Chronicled for us in the New Testament, is Peter’s journey of becoming a great leader. Eugene Peterson has written, “The way Peter handled himself in that position of power is even more impressive than the power itself. He stayed out of the center, didn’t “wield” power, maintained a scrupulous subordination to Jesus. Given his charismatic personality and well-deserved position at the head, he could have easily take over, using the prominence of his association with Jesus to promote himself. That he didn’t doit, given the frequency with which spiritual leaders to exactly that, is impressive. Peter is a breath of fresh air.” (Message, p. 574).
In today’s world, we need this breath of fresh air to help us find our way admist the plethora of books, conferences and seminars on leadership. Here we find, one solid leader who led well and finished well and whose legacy is still felt today, 2000 years later.
In Peter’s life and legacy we see an ordinary man transformed into becoming an exceptional influencer of men and women. His doubts transformed into steel convictions. His humility aligned with that of Jesus, himself. His ability to model a life that is worthy to be lived amidst suffering, persecution, competing religions and scandals is noteworthy. His voice is needed today more than ever when scandal, ethics and virtues are colliding at the intersection of our very lives today.
Peter’s Work Before the Work
In the last of Peter’s letters to the New Testament church, we see outlined the work that men and who aspire to lead, manage and influence need to do. At the end of Peter’s life, he writes what he feels compelled to say not only HAS to be done but NEEDS to be done in the shaping of a leader’s soul.
The aging, accomplished and able leader says this:
His divine power has given us everything we need for a godly life through our knowledge of him who called us by his own glory and goodness. 4 Through these he has given us his very great and precious promises, so that through them you may participate in the divine nature, having escaped the corruption in the world caused by evil desires.
5 For this very reason, make every effort to add to your faith goodness; and to goodness, knowledge; 6 and to knowledge, self-control; and to self-control, perseverance; and to perseverance, godliness; 7 and to godliness, mutual affection; and to mutual affection, love. 8 For if you possess these qualities in increasing measure, they will keep you from being ineffective and unproductive in your knowledge of our Lord Jesus Christ. 9 But whoever does not have them is nearsighted and blind, forgetting that they have been cleansed from their past sins.

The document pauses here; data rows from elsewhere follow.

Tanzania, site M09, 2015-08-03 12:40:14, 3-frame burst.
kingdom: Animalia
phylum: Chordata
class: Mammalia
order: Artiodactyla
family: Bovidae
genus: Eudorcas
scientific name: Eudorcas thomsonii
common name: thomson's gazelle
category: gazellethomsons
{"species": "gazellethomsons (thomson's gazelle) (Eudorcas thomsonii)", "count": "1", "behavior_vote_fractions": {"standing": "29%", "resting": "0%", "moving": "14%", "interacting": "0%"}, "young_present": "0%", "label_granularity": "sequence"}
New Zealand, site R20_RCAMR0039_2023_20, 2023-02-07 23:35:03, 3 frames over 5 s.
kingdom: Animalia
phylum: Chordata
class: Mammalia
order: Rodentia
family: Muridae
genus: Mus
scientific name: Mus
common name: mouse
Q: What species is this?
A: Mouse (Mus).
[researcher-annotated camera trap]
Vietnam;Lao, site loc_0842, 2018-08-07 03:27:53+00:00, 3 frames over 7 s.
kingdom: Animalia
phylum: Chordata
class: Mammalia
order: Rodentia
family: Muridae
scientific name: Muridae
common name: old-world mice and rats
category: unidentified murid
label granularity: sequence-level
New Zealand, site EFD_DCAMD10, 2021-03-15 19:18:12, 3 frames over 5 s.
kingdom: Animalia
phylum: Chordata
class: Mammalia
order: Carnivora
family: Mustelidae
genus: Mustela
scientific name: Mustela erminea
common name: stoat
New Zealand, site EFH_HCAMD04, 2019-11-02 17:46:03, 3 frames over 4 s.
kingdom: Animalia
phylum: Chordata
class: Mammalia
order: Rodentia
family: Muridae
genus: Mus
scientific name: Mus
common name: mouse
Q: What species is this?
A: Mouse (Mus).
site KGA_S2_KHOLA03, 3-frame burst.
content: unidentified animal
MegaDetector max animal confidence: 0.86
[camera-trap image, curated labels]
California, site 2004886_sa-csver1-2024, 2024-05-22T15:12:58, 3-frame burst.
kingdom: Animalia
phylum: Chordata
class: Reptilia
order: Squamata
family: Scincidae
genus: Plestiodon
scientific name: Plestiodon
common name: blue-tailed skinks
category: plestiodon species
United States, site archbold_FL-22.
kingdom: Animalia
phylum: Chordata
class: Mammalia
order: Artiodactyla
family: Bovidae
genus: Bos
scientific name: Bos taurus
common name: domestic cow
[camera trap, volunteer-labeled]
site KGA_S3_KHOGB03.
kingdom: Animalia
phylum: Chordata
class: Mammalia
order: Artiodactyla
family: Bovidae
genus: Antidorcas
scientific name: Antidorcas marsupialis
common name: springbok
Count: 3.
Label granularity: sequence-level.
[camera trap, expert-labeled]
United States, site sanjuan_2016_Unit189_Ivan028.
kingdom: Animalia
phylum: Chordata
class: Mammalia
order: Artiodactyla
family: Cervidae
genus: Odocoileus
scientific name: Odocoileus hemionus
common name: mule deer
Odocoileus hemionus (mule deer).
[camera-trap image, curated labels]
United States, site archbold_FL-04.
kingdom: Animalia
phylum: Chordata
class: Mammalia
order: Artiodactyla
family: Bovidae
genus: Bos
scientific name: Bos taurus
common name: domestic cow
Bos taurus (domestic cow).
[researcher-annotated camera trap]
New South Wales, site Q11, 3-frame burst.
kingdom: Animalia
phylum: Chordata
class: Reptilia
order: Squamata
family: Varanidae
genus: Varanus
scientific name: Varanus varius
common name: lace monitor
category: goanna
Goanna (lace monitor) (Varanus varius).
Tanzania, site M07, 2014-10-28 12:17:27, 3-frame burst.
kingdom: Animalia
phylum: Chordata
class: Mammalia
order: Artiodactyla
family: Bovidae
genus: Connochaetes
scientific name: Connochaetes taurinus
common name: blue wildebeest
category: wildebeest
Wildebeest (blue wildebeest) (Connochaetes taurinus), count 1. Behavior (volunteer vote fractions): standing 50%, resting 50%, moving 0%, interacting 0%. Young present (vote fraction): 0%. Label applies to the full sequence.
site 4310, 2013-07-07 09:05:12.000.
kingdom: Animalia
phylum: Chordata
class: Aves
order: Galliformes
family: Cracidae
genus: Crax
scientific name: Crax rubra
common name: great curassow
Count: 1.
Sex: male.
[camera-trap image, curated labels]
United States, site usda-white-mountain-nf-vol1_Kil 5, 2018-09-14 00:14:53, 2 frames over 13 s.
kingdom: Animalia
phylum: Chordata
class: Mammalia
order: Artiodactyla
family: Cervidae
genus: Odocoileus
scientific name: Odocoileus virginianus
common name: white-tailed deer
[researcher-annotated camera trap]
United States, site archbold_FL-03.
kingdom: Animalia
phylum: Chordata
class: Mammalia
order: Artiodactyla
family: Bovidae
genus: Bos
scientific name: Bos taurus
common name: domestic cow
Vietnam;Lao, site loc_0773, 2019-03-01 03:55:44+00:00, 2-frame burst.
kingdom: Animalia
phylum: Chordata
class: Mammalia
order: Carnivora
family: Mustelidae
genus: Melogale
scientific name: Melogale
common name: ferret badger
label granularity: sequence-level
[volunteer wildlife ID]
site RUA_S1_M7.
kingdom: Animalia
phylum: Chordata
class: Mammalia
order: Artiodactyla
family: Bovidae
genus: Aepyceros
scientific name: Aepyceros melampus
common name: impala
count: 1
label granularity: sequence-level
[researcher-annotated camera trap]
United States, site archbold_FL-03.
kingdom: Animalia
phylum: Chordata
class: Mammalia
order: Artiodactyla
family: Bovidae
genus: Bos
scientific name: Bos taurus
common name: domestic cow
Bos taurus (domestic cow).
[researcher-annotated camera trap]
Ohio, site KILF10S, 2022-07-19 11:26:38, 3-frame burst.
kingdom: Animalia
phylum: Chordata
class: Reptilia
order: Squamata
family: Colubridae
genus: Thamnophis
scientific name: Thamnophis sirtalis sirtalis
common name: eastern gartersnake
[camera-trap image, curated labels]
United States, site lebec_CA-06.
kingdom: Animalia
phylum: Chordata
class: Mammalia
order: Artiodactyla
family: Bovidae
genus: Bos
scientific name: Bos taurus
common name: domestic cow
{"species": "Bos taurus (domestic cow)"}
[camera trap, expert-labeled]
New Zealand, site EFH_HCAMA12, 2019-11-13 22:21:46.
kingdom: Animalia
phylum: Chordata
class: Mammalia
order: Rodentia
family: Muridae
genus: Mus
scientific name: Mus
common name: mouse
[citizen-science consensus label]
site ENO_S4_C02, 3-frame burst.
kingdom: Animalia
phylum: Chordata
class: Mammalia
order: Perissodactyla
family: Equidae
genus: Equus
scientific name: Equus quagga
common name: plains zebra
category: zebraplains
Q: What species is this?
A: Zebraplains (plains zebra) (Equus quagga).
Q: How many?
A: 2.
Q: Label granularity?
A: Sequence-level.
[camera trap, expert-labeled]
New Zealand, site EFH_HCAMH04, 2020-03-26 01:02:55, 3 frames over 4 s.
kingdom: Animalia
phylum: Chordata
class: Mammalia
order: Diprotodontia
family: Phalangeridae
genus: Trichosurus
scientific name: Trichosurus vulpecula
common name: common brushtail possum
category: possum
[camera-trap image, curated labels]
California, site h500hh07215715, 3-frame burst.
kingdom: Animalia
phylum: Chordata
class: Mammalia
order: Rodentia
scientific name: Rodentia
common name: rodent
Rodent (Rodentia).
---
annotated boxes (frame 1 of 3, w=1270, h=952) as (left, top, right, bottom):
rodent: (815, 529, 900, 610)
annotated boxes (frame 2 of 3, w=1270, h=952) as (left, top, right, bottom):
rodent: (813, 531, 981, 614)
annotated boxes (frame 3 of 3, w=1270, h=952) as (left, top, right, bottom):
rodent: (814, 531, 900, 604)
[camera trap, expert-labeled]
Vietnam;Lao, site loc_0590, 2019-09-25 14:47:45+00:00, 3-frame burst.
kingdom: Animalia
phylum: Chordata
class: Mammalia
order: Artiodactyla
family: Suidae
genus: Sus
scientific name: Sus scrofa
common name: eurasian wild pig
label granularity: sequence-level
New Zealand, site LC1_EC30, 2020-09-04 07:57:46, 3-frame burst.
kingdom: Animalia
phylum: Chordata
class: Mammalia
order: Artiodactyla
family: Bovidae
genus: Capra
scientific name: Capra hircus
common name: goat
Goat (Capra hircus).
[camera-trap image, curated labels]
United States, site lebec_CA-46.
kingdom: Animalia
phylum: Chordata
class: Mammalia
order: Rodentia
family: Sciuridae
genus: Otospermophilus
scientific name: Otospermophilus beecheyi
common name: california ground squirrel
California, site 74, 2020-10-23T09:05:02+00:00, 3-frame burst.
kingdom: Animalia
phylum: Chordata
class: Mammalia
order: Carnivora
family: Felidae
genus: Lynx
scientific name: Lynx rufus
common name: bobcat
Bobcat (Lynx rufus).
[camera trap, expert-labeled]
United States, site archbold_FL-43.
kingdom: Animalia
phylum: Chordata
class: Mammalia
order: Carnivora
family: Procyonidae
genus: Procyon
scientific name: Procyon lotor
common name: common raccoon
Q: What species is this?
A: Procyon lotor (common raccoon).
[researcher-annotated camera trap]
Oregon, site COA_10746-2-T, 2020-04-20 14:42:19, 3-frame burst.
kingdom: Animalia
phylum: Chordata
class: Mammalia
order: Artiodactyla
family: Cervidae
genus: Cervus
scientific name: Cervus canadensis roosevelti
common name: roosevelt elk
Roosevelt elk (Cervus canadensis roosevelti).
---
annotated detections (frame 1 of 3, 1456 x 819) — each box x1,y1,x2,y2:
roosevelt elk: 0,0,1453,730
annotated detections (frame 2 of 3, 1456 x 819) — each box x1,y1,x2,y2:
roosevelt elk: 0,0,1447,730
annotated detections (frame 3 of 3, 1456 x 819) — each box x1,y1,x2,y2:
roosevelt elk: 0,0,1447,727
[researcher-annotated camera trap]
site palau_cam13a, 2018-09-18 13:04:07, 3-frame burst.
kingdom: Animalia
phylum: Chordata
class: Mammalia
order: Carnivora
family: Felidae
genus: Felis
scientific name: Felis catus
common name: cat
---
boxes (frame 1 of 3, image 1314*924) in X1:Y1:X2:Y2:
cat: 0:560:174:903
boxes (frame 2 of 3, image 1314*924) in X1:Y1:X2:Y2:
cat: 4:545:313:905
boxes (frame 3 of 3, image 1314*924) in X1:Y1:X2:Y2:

10 Therefore, my brothers and sisters,[a] make every effort to confirm your calling and election. For if you do these things, you will never stumble, 11 and you will receive a rich welcome into the eternal kingdom of our Lord and Savior Jesus Christ.
12 So I will always remind you of these things, even though you know them and are firmly established in the truth you now have. 13 I think it is right to refresh your memory as long as I live in the tent of this body, 14 because I know that I will soon put it aside, as our Lord Jesus Christ has made clear to me. 15 And I will make every effort to see that after my departure you will always be able to remember these things.”
In Peter’s own words, we find our much needed gateway to begin and to continue to do the work before the work—no matter what work we aspire to do or are now doing. Peter feels the need to “remind” us these things and to “refresh” our memory and with this we begin our journey into the heart, mind of Peter but also a clearly marked pathway for every aspiring leader to follow.